=== Records from a spatial question set ===
..........

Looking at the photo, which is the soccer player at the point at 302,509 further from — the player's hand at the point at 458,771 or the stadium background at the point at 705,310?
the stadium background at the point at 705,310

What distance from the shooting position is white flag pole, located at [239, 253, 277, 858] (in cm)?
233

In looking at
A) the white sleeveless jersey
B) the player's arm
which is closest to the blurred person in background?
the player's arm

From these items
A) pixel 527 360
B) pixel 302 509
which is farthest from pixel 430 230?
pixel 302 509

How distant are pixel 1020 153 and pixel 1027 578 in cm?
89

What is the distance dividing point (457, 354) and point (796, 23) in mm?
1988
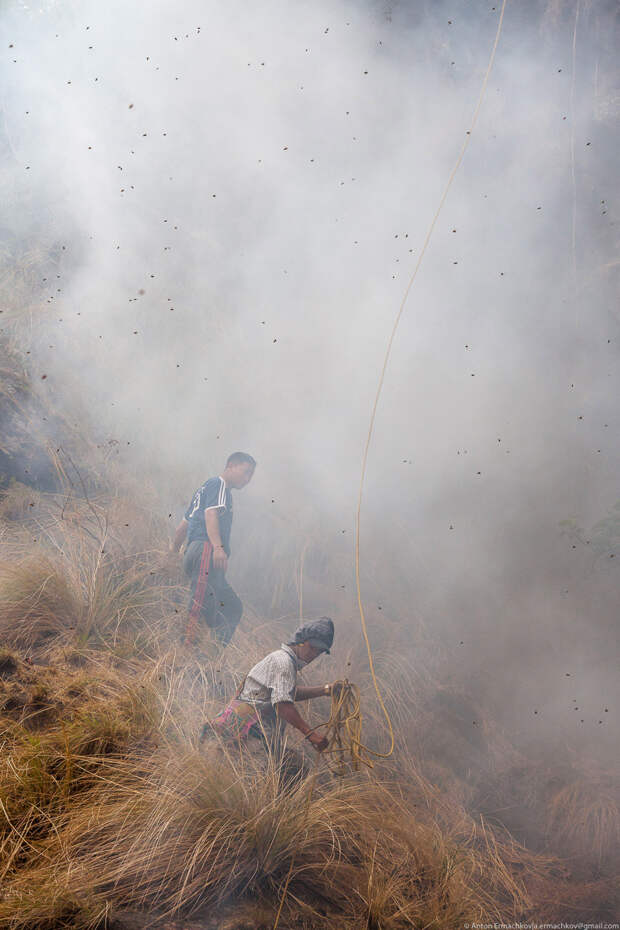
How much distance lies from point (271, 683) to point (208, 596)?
35.4 inches

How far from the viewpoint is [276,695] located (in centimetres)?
196

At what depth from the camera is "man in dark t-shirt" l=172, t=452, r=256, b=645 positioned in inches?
109

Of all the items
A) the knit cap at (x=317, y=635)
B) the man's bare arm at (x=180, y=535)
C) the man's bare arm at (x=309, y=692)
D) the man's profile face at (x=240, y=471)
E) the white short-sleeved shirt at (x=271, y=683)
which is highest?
the man's profile face at (x=240, y=471)

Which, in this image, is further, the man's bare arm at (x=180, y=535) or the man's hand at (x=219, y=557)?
the man's bare arm at (x=180, y=535)

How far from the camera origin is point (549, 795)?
3.04 m

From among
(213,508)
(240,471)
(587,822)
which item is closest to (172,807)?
(213,508)

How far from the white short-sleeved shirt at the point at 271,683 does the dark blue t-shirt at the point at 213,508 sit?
89cm

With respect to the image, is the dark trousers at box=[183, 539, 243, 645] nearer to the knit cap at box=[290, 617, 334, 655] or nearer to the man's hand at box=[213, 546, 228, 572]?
the man's hand at box=[213, 546, 228, 572]

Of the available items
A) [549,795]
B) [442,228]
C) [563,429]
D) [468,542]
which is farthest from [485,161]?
[549,795]

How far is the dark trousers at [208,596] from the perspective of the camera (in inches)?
109

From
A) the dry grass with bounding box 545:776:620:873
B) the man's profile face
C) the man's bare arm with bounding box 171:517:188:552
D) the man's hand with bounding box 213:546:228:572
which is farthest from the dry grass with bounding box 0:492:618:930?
the man's profile face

..........

Pictures are left out; print exactly the lines from the one holding "What distance from" through the last line of the listing above, both included.

=== Answer to this task ===
What distance from the shooting position is white flag pole, located at [239, 253, 277, 858] (in cm)?
233

In looking at
A) the white sleeveless jersey
B) the player's arm
which is closest to the blurred person in background?
the player's arm

From these items
A) pixel 527 360
B) pixel 302 509
which is farthest from pixel 430 230?
pixel 302 509

How distant are pixel 1020 153 and pixel 1027 578 in cm?
89

What is the distance dividing point (457, 354) and point (796, 23) in mm?
1988
How much distance lies from point (271, 683) to point (208, 596)?
35.4 inches

How far from the viewpoint is [276,695] located (in centimetres)?
196

At what depth from the camera is "man in dark t-shirt" l=172, t=452, r=256, b=645 positioned in inches?
109

Of all the items
A) the knit cap at (x=317, y=635)
B) the man's bare arm at (x=180, y=535)
C) the man's bare arm at (x=309, y=692)
D) the man's profile face at (x=240, y=471)
E) the white short-sleeved shirt at (x=271, y=683)
which is highest?
the man's profile face at (x=240, y=471)

Which, in this image, is further, the man's bare arm at (x=180, y=535) or the man's hand at (x=219, y=557)?
the man's bare arm at (x=180, y=535)

How far from the camera origin is point (549, 795)?
3.04 m

From among
(213,508)
(240,471)
(587,822)
which item is closest to (172,807)?
(213,508)

How far from the white short-sleeved shirt at the point at 271,683 does the dark blue t-shirt at the point at 213,508 sit?
89cm

With respect to the image, is the dark trousers at box=[183, 539, 243, 645] nearer to the knit cap at box=[290, 617, 334, 655] or nearer to the man's hand at box=[213, 546, 228, 572]?
the man's hand at box=[213, 546, 228, 572]

Of the available items
A) [549,795]
B) [442,228]
C) [563,429]
D) [468,542]
which is farthest from [485,161]?
[549,795]

How far is the dark trousers at [208,596] from the perspective of the camera (in inches)?
109

From
A) the dry grass with bounding box 545:776:620:873
B) the man's profile face
C) the man's bare arm with bounding box 171:517:188:552
D) the man's hand with bounding box 213:546:228:572
which is farthest from the dry grass with bounding box 0:492:618:930?
the man's profile face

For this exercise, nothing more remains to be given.